Officials from the FDA said that since 1999 when the claim was authorized by the FDA, the agency and scientific community that has studied this particular area of research has learned new information that is inconsistent with the earlier research. Soy protein is derived from soy bean plants and previous research suggested that daily consumption of soy protein could slightly decrease harmful LDL cholesterol, which was thought to produce benefits for the human heart, according to reports. This assumption has now come into question and now scientists believe lowered cholesterol can actually produce harm to the body. Also, there have never been any clinical trials that have shown that eating more of the soy protein will result in improved heart health, Dr. Karol Watson, a cardiologist and director of the UCLA Women’s Cardiovascular Health Center told CNN News.

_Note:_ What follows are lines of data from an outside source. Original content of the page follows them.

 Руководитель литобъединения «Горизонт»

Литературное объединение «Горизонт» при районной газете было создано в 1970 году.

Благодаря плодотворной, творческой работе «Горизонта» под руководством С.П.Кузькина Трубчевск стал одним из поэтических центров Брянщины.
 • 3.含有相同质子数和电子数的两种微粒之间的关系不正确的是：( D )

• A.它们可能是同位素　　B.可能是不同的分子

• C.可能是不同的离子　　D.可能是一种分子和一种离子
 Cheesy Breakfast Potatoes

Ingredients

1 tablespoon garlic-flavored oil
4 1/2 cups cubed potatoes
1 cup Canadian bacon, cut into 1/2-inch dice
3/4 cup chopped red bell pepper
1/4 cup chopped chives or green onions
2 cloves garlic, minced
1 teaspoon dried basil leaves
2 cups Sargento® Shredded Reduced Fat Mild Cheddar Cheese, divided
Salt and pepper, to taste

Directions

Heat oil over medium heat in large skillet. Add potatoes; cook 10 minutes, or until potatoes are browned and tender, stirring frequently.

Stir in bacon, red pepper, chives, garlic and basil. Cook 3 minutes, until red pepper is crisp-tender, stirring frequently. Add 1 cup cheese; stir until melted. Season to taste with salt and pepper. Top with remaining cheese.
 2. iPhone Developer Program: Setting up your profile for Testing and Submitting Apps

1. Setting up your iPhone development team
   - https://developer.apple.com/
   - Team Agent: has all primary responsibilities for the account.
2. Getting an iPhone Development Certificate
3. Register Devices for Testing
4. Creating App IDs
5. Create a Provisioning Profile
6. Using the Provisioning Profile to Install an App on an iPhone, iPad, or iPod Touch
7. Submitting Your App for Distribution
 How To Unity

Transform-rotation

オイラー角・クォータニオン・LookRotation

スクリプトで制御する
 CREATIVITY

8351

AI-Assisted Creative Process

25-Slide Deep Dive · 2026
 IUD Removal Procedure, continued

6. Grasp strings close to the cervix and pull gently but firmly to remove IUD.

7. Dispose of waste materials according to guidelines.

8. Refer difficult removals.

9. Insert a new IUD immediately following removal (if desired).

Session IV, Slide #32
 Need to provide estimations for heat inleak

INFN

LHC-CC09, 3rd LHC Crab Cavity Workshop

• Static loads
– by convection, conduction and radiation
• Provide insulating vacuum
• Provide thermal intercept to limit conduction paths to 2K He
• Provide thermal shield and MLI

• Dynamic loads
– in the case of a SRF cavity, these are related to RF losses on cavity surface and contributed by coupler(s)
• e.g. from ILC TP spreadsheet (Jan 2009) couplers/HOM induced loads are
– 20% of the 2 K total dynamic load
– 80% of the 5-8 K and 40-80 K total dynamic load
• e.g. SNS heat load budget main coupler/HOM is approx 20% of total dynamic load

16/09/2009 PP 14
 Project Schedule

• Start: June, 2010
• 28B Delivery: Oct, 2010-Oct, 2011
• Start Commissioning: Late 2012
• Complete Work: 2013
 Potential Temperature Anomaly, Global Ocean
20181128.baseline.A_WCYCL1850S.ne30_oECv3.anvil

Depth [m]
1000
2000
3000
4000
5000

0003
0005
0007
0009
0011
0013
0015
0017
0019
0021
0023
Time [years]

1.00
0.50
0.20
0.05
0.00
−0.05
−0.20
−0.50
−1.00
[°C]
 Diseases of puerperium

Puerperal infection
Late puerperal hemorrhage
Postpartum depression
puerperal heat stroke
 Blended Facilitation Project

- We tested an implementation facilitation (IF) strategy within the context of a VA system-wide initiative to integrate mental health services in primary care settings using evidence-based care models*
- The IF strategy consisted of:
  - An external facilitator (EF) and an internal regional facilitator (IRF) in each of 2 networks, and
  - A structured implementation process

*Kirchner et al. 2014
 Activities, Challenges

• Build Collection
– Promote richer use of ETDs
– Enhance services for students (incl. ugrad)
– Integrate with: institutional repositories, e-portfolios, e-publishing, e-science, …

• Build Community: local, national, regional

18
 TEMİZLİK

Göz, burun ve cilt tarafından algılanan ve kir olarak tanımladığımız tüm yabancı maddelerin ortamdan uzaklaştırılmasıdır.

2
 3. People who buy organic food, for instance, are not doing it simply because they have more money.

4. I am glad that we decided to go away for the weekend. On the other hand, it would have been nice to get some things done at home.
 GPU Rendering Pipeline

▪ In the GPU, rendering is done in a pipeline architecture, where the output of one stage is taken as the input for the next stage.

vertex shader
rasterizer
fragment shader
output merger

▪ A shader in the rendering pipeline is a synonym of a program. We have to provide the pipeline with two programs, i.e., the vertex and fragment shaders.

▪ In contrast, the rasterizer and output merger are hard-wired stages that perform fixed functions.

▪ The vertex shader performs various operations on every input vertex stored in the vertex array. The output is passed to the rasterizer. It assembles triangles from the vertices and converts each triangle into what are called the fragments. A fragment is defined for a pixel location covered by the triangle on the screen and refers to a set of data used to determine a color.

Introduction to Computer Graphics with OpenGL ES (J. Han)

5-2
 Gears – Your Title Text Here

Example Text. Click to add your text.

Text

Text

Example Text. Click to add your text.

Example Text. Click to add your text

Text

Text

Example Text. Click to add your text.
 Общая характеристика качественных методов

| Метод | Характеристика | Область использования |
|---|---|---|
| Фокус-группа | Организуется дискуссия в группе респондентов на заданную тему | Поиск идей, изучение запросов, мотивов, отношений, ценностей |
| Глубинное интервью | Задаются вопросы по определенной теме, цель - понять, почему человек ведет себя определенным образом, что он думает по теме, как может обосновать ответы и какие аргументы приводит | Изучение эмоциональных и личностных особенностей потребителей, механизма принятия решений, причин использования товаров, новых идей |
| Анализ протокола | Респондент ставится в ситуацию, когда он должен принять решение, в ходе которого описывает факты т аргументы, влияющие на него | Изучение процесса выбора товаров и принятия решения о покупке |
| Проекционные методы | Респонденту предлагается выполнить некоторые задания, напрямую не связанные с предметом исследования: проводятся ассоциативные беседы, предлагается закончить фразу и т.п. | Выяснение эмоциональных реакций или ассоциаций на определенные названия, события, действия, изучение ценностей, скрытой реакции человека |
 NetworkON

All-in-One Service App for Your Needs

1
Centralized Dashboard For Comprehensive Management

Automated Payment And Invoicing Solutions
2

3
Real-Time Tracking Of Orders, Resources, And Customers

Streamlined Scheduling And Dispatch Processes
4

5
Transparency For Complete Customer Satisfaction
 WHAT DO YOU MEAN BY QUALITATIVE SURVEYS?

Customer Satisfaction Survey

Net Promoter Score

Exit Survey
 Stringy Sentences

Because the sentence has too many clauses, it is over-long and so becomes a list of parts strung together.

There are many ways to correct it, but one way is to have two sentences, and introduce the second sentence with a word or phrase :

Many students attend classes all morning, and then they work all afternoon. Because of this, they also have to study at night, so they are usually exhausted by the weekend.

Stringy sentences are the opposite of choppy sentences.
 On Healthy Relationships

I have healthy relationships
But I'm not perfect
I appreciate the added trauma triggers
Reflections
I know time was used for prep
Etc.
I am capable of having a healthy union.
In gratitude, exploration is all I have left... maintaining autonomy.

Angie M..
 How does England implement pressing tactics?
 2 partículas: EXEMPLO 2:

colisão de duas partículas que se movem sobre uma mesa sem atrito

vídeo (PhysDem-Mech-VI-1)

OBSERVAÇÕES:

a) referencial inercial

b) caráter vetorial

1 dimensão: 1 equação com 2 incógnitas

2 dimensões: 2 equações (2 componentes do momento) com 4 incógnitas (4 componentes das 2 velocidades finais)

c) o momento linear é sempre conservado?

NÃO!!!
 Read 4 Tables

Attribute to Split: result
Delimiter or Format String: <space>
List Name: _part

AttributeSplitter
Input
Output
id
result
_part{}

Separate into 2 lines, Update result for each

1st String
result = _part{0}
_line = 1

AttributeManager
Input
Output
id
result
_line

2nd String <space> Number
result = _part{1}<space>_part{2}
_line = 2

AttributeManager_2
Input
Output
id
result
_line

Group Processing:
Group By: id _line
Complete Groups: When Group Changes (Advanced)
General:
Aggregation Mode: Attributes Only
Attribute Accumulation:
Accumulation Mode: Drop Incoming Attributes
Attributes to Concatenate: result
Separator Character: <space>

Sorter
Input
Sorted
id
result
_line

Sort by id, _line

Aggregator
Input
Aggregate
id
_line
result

According to a statement from the FDA by Susan Mayne, director of the FDA Center for Food Safety and Applied Nutrition, there have been 12 previous authorized health claims. Those include claims such as the effect of calcium and vitamin D to help lower risk of osteoporosis. It also includes the claim that eating certain fruits and vegetables can lower the risk of cancer.
“Should the FDA finalize this rule, the agency intends to allow the use of a qualified health claim as long as there is sufficient evidence to support a link between eating soy protein and a reduced risk of heart disease,” Mayne said. “A qualified health claim, which requires a lower scientific standard of evidence than an authorized health claim, would allow industry to use qualifying language that explains the limited evidence linking consumption of soy protein with heart disease risk reduction.”
As other reports suggest, this announcement doesn’t necessarily mean that soy is not good for your heart, but rather that more information is needed to back up specific claims. The FDA said it may allow the soy claim to be designated as a qualified health claim, which is a designation that does not require as much scrutiny or standard of evidence.
The FDA is asking for the public and stakeholders to submit comments on the proposed rule, according to the statement from Mayne. The comment period will be open for 75 days. The FDA said they will will consider comments received combined with existing data to make their final determination on the rule. Meanwhile, manufacturers can keep current authorized claims on their products while they await the final FDA decision.
The FDA recommends that consumers eating soy products continue to follow advice from the 2015-2020 Dietary Guidelines. Those guidelines state that soy beverages and foods can be part of a healthy eating pattern still. Other benefits of soy are not addressed in this specific claim and subsequent proposed rule. Also, health professionals warn against the risk of obesity for keeping the heart healthy.